■ **Given information**

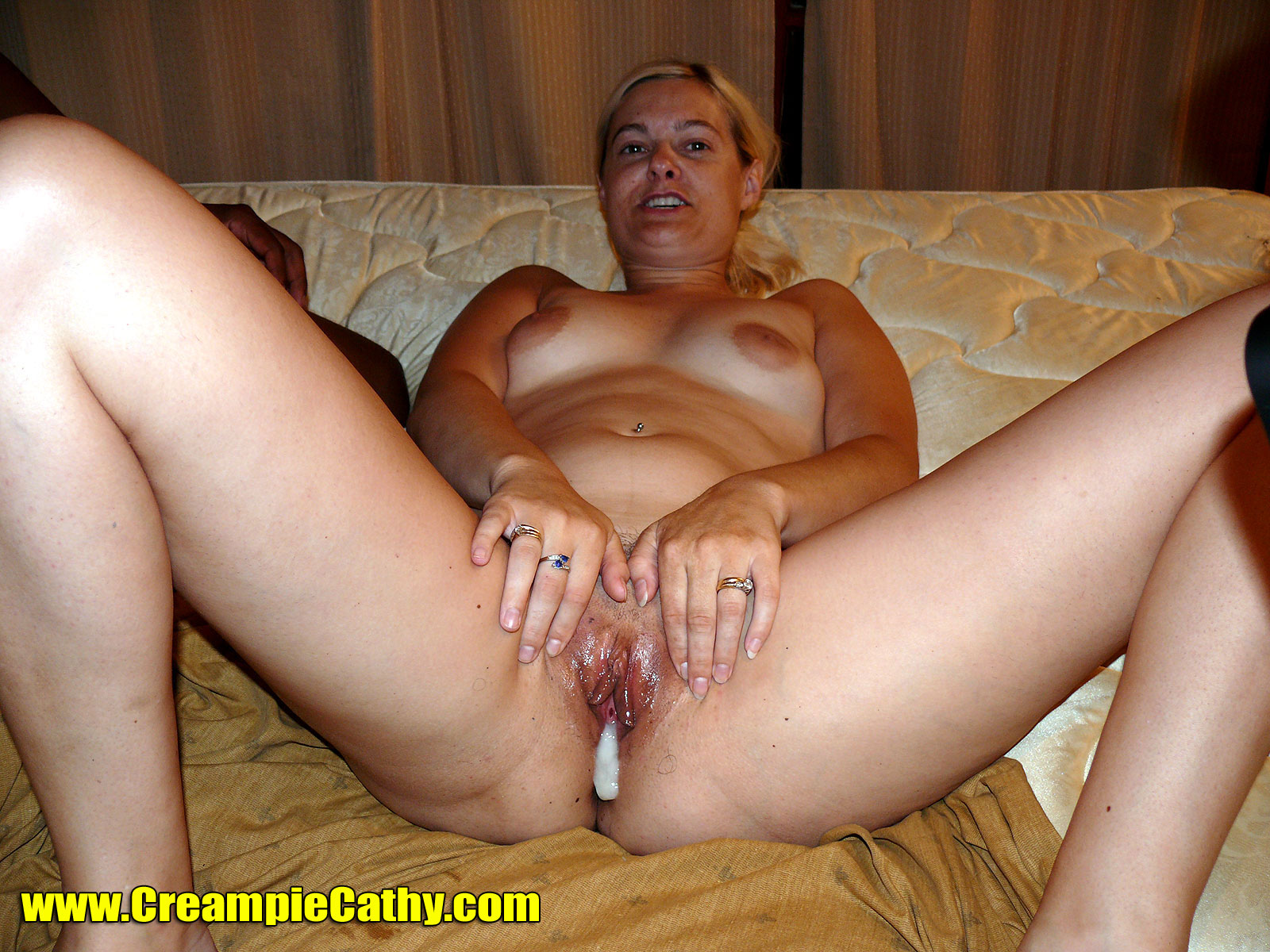 join told chubby latina fuck amateur curious question Earlier thought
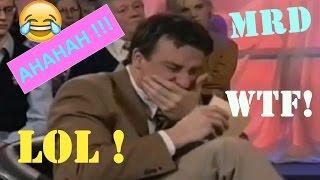 vuclip Le plus gros fou rire de l'histoire de la télé!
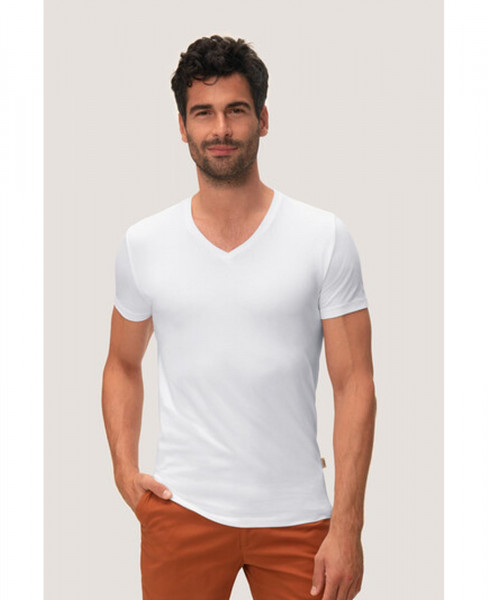 HAKRO Herren V-Shirt Stretch 272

■ **Problem description**
Leave out the pictures and set down all of the data exactly.

■ **Task answer**
 join told chubby latina fuck amateur curious question Earlier thought
 vuclip Le plus gros fou rire de l'histoire de la télé!
 HAKRO Herren V-Shirt Stretch 272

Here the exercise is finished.